● EXERCISE: Please report every line in the listing below that contains the word "shown", copying each such line in full.

● DATA PROVIDED:
______________________________

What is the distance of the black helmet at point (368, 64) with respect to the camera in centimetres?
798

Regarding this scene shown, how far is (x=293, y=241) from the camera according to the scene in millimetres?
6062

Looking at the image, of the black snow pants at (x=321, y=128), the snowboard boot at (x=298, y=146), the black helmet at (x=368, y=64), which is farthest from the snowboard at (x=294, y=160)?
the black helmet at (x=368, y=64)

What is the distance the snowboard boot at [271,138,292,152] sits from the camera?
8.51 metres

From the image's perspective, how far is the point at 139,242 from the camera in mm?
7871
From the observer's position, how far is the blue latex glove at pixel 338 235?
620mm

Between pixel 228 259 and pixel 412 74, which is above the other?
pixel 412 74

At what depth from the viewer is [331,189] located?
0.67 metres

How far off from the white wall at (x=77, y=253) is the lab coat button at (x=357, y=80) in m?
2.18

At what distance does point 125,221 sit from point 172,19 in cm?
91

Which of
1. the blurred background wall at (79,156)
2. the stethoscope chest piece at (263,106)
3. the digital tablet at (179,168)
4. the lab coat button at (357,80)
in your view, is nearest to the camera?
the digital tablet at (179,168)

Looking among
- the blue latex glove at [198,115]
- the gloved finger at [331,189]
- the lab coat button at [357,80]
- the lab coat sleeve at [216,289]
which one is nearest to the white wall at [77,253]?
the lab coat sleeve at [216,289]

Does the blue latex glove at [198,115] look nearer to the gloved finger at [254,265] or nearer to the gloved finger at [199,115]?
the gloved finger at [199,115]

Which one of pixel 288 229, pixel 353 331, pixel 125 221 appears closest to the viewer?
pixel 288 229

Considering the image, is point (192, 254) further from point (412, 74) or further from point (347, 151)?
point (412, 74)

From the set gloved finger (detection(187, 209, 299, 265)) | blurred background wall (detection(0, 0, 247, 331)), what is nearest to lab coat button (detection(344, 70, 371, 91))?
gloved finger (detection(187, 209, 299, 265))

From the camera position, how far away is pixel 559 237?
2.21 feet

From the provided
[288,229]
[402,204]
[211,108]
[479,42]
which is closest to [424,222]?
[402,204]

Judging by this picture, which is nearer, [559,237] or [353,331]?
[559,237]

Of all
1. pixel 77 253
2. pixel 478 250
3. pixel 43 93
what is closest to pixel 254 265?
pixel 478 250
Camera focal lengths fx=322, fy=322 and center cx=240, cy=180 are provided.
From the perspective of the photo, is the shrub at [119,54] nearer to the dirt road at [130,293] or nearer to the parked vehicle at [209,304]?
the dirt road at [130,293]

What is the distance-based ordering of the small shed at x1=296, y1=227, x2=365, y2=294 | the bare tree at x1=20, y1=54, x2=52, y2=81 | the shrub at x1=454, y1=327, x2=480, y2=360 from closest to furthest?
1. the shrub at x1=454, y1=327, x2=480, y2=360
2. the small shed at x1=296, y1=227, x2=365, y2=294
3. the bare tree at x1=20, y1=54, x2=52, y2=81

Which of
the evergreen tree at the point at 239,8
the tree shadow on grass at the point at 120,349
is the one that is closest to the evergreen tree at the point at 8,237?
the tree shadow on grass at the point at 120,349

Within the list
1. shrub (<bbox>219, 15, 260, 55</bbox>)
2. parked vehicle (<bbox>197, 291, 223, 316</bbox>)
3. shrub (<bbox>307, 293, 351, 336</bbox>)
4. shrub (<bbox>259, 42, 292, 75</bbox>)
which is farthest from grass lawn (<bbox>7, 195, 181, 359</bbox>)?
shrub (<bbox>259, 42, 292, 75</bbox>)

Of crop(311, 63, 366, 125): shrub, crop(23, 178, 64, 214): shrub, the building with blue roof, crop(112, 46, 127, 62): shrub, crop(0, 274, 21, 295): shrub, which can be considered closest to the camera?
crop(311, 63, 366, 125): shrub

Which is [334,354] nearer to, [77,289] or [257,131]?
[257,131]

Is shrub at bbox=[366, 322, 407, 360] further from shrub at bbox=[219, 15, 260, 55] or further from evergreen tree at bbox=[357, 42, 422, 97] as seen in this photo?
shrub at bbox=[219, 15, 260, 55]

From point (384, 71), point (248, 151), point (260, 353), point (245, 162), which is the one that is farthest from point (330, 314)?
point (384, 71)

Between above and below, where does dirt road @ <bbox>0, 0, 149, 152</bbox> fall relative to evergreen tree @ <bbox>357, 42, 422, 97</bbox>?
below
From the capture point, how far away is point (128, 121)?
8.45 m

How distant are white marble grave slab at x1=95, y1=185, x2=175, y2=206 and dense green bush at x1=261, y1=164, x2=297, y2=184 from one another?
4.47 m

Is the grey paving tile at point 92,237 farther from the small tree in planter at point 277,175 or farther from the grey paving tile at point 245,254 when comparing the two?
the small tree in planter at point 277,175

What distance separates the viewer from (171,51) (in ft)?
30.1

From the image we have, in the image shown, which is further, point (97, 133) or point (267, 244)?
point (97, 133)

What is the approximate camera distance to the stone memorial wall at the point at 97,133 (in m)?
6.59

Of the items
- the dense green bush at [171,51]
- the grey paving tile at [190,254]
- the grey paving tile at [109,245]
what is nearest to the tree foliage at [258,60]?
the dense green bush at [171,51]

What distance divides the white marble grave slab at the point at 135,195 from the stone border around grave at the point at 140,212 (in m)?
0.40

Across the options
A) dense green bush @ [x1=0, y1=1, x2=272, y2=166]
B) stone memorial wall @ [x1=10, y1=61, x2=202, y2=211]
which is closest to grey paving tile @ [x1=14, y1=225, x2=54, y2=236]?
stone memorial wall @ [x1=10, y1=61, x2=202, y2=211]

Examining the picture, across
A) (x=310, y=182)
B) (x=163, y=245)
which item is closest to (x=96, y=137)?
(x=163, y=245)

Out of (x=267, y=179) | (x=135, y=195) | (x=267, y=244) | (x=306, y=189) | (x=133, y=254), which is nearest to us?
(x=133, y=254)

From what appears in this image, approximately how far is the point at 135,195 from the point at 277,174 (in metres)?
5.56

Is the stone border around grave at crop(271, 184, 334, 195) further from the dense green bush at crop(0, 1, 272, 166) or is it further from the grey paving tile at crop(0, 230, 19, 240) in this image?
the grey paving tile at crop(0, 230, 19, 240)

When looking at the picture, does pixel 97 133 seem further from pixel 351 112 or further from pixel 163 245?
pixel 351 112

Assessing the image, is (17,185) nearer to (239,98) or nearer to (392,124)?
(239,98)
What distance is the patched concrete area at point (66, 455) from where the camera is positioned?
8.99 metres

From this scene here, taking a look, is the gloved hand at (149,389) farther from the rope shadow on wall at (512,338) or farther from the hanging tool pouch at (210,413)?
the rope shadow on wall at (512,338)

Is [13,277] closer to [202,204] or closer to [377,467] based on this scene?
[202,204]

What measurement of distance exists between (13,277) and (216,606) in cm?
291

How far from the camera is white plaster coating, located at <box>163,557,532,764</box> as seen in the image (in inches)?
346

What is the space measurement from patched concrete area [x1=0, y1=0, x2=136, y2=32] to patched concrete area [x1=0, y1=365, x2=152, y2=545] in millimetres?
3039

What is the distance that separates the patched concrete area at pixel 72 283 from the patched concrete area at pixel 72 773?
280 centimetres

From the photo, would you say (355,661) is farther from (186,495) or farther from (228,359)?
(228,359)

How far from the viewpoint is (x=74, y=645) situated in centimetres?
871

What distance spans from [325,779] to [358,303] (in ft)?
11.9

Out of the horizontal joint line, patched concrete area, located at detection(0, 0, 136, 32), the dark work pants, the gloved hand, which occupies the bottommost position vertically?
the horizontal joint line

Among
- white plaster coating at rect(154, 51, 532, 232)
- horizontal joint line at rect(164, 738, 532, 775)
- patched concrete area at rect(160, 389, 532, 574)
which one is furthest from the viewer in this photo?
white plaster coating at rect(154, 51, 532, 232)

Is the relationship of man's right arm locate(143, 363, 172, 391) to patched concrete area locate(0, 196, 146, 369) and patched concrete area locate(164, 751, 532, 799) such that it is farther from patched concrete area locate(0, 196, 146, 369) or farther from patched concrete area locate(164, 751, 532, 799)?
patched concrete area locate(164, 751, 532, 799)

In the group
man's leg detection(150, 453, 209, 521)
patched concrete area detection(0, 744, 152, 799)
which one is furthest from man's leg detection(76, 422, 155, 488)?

______________________________

● THE SOLUTION:
Regarding this scene shown, how far is (x=293, y=241) from the camera according to the scene in millimetres?
From the image we have, in the image shown, which is further, point (97, 133) or point (267, 244)?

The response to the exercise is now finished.